What the task requires – Your answer must be one number: the count of lines below that include "fraction".

Data supplied –
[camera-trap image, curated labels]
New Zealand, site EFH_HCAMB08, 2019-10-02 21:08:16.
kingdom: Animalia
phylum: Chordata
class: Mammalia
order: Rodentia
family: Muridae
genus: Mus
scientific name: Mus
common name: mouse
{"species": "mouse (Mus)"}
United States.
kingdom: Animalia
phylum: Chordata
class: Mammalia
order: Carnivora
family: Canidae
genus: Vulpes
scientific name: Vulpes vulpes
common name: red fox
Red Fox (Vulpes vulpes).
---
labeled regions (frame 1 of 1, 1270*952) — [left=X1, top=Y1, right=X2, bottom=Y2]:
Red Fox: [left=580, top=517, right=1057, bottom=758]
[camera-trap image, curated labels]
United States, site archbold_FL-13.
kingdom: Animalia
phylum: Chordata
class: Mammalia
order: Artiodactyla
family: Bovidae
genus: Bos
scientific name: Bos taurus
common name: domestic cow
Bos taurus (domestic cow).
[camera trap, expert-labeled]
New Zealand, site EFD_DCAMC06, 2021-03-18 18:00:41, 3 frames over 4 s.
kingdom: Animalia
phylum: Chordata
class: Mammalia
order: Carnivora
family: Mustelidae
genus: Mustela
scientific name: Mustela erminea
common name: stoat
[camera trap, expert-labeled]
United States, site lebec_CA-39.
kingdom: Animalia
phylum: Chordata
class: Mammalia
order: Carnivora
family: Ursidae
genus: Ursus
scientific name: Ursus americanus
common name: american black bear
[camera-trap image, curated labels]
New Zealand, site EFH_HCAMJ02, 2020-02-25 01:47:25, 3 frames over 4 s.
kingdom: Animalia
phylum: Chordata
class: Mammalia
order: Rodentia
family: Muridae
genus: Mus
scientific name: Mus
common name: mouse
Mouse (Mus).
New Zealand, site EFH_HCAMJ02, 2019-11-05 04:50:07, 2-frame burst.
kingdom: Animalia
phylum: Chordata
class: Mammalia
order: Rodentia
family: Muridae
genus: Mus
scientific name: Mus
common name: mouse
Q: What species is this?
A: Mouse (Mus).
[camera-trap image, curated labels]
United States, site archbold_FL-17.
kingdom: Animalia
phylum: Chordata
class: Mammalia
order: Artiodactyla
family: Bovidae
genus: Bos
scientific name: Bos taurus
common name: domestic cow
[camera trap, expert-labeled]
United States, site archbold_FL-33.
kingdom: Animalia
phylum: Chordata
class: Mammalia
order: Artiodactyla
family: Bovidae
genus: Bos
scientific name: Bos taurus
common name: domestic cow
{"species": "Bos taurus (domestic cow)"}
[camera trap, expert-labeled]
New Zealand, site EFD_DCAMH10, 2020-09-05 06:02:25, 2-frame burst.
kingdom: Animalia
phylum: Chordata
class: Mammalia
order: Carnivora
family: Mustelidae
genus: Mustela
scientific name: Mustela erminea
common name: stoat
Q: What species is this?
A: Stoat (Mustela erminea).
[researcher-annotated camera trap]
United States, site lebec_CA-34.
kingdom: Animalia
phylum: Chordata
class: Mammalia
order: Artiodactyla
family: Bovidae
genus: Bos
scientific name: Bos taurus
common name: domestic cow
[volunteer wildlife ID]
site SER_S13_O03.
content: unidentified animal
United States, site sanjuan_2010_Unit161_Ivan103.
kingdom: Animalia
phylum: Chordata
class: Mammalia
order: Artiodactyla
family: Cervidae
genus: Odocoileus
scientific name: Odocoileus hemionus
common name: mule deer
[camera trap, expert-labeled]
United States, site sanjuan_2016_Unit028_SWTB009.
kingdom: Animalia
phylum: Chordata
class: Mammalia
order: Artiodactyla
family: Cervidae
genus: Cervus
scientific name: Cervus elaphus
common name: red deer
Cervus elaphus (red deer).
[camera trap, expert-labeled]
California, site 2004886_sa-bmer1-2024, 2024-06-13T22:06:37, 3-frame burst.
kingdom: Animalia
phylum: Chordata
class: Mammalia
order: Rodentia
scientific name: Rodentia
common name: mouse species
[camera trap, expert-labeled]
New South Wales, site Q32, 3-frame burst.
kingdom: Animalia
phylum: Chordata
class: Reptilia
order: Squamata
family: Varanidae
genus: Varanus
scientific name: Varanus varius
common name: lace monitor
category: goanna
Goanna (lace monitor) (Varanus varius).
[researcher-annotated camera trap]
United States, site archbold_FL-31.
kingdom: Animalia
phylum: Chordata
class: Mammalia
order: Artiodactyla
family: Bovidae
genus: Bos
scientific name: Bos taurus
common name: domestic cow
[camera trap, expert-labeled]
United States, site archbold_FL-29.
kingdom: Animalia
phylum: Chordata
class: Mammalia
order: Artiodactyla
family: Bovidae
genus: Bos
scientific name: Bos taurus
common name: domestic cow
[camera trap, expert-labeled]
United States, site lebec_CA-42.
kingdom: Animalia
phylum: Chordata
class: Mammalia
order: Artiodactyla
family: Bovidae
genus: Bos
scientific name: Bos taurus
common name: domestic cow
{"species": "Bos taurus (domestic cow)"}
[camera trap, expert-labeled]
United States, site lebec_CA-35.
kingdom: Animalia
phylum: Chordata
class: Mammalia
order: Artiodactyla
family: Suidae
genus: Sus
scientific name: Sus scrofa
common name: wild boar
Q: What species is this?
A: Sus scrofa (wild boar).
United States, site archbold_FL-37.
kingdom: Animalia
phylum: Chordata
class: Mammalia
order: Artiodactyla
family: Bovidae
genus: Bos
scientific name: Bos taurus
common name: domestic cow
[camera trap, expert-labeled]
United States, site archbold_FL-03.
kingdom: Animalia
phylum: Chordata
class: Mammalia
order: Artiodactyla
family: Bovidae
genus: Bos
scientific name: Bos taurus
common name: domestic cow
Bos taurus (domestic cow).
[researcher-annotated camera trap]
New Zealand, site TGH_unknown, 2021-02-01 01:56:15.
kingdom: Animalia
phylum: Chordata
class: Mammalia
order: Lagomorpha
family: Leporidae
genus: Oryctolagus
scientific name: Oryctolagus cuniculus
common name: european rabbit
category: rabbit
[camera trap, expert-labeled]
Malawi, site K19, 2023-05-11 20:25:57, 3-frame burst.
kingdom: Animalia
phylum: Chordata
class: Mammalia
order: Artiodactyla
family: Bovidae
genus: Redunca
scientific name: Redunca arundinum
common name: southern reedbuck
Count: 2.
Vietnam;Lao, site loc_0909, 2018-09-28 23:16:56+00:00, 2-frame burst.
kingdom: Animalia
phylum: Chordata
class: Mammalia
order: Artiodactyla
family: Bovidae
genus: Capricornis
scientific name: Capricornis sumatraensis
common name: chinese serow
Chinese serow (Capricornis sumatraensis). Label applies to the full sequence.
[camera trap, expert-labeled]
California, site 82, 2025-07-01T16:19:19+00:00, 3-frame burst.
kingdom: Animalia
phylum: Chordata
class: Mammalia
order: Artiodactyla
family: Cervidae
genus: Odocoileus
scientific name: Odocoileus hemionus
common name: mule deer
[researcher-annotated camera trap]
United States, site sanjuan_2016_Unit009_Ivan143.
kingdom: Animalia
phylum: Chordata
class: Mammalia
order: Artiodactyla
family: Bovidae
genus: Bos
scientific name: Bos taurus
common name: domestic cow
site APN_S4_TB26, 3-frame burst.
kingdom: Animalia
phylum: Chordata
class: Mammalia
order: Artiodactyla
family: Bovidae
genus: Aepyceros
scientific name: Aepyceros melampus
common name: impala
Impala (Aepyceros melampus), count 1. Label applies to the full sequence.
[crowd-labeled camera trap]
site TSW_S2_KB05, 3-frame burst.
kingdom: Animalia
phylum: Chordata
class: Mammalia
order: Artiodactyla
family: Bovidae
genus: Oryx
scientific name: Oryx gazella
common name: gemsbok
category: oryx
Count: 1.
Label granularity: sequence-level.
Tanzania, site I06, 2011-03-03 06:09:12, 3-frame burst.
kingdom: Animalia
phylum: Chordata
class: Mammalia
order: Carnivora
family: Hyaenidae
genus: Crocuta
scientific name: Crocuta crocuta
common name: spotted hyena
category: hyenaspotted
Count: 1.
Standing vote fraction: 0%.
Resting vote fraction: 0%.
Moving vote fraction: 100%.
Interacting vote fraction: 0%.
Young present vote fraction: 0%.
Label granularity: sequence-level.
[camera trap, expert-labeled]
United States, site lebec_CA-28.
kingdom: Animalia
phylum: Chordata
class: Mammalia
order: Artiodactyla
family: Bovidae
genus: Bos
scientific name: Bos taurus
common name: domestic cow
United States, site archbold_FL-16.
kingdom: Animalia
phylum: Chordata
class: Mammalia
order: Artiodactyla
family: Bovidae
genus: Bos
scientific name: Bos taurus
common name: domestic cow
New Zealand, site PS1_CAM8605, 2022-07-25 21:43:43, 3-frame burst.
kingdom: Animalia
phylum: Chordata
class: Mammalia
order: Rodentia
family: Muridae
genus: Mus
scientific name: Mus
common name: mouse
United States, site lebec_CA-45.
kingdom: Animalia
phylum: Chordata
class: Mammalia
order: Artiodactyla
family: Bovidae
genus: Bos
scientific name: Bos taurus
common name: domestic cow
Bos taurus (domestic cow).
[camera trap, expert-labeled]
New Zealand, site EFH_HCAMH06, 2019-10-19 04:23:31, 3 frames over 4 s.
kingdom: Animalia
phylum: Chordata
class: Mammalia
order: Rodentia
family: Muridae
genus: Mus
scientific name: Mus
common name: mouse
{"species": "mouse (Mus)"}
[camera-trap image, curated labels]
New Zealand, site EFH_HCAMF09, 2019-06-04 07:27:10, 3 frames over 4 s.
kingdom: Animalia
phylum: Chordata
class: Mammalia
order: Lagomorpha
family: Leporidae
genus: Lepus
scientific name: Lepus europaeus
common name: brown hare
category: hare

Response to this task – 5